Instead of easing international trade, India just put the skids on one of the most convenient ways to buy and sell items between countries. Yes, The Reserve Bank of India (RBI) has spoken out against using PayPal accounts. Payments to merchants in India from foreigners are being restricted.
Earlier, RBI had questioned whether PayPal payments should be regulated the same as wire transfers of cash. Now, they have officially imposed regulatory restrictions.
The PayPal team wrote on their website that in order to comply with the RBI Guidelines, the company's user agreement in India will be amended for the following services as follows:
Any balance in and all future payments into your PayPal account may not be used to buy goods or services and must be transferred to your bank account in India within 7 days from the receipt of confirmation from the buyer in respect of the goods or services; and export-related payments for goods and services into your PayPal account may not exceed US$500 per transaction.
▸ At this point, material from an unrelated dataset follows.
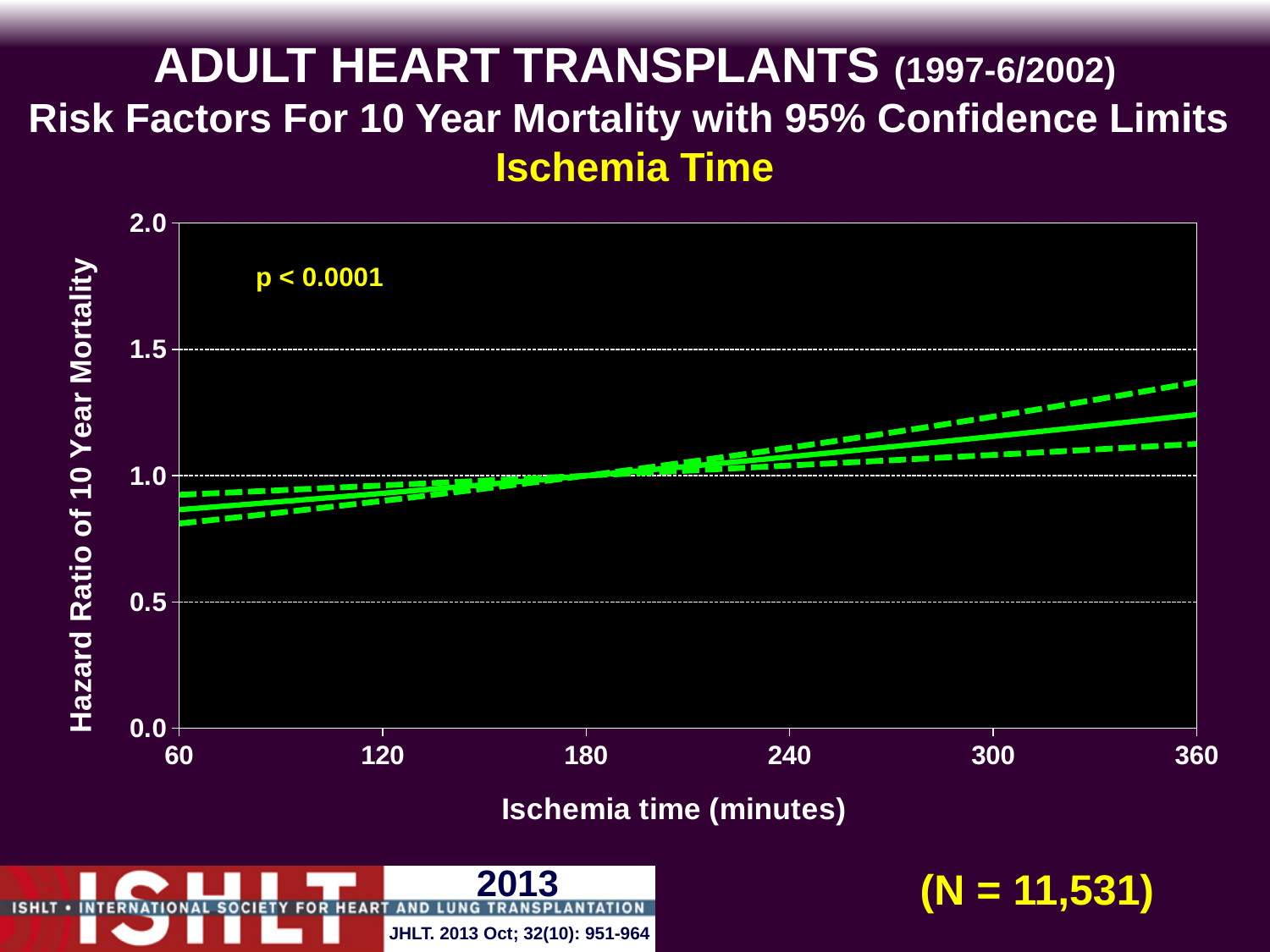
Is the hazard ratio on the solid line at 360 minutes of ischemia time greater or less than 1.5? less Is the hazard ratio on the solid line at 60 minutes of ischemia time greater or less than 1.0? less What is the lowest ischemia time shown on the x axis? 60 Does the hazard ratio of 10 year mortality rise or fall as ischemia time increases from 60 to 360 minutes? rise What kind of chart is shown on the slide? line chart What is the highest value shown on the y axis? 2.0 Is the hazard ratio on the solid line at 360 minutes of ischemia time greater or less than 1.0? greater How many lines are plotted on the chart? 3 What p-value is printed on the chart? p < 0.0001 What is the label of the x axis? Ischemia time (minutes)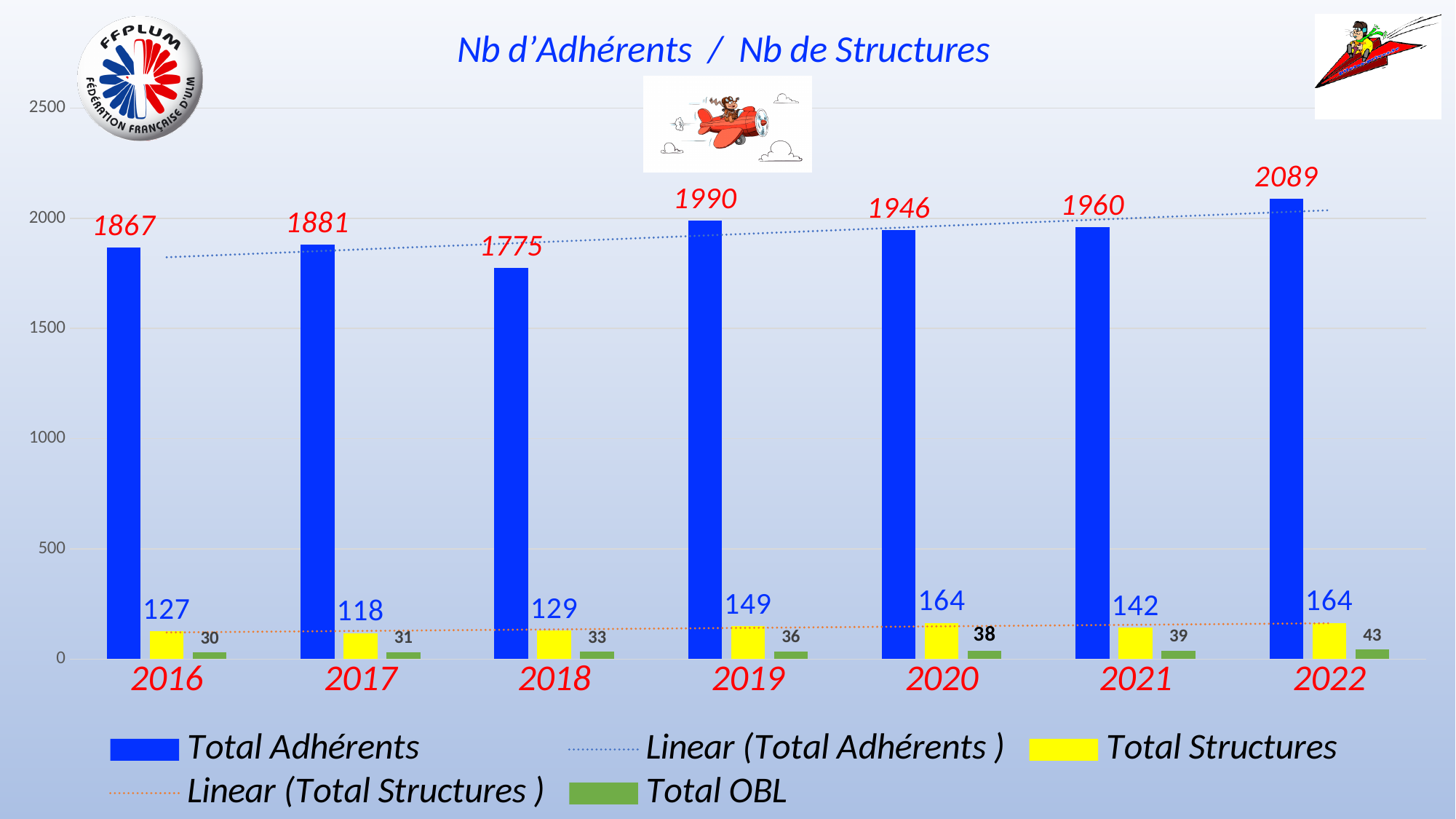
Do the Total OBL values rise or fall from 2016 to 2022? rise What is the difference between the Total Adhérents values for 2022 and 2016? 222 Which year has the lowest Total Structures value? 2017 Which is larger, the Total Adhérents value for 2020 or for 2021? 2021 Which year has the highest Total Adhérents value? 2022 What is the Total Adhérents value for 2019? 1990 What is the Total Structures value for 2017? 118 How many years are shown on the x axis? 7 Which year has the lowest Total Adhérents value? 2018 What is the Total OBL value for 2022? 43 What kind of chart is shown on the slide? bar chart How many entries does the legend list? 5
Reading between the lines, it appears the financial institutions of India said, "Whoa, wait a minute, we want to have that money pass through our portals, how else can an honest banker earn a living?" In fact, Dr K. C. Chakrabarty, deputy governor with RBI said on January 19 at Banknet's 7th Annual Conference on Payment Systems at Mumbai that "banks would also have to gear-up for competition from non-bank players."
You can't buy this $912 rosewood buffet in India using PayPal
So, don't expect to use your PayPal account to buy that unique piece of furniture hard carved from Indian rosewood for your dining room. At $912, you can only put $500 of it through PayPal. So says the Reserve Bank of India. You need to pull out a credit card or use an alternative payment plan. In his address, Chakrabarty said:
Another challenge that has to be highlighted is the growing complexity of payment products and their impact. Many of these operators, who are licensed to operate by regulators of their country of incorporation, solicit customers from across the globe. They do not seek to comply with the legal/regulatory requirements of the countries covered.
However, PayPal stood up and took notice and appears to be ready to cooperate. Possibly because PayPal blogger Anuj Nayar claims that most of the merchant transactions processed through PayPal in India involve less than $500. Another consideration comes to light via a comment at the Times of India:
Everyone wants government to take steps to control black money but nobody likes it when government does it. Granted there are also 'alternative' routes but that doesn't mean we shouldn't monitor PayPal. Similarly, implementing KYC (know your customer) for all MF accounts will drastically cut the black money in share markets. Again, there are alternatives but that doesn't mean we shouldn't plug these loopholes.
World-Check, the industry standard Know Your Customer (KYC) compliance solution, provides an overview of KYC compliance and its origins and outlines the compliance mandate as applicable to banks, accounting firms, lawyers and other regulated financial service providers – not just in the UK, Europe and the USA, but all around the world. A black money scam was explained in an ABC news special. Regardless of the reason, your money isn't yours to spend or use wherever and however you choose when it comes to India.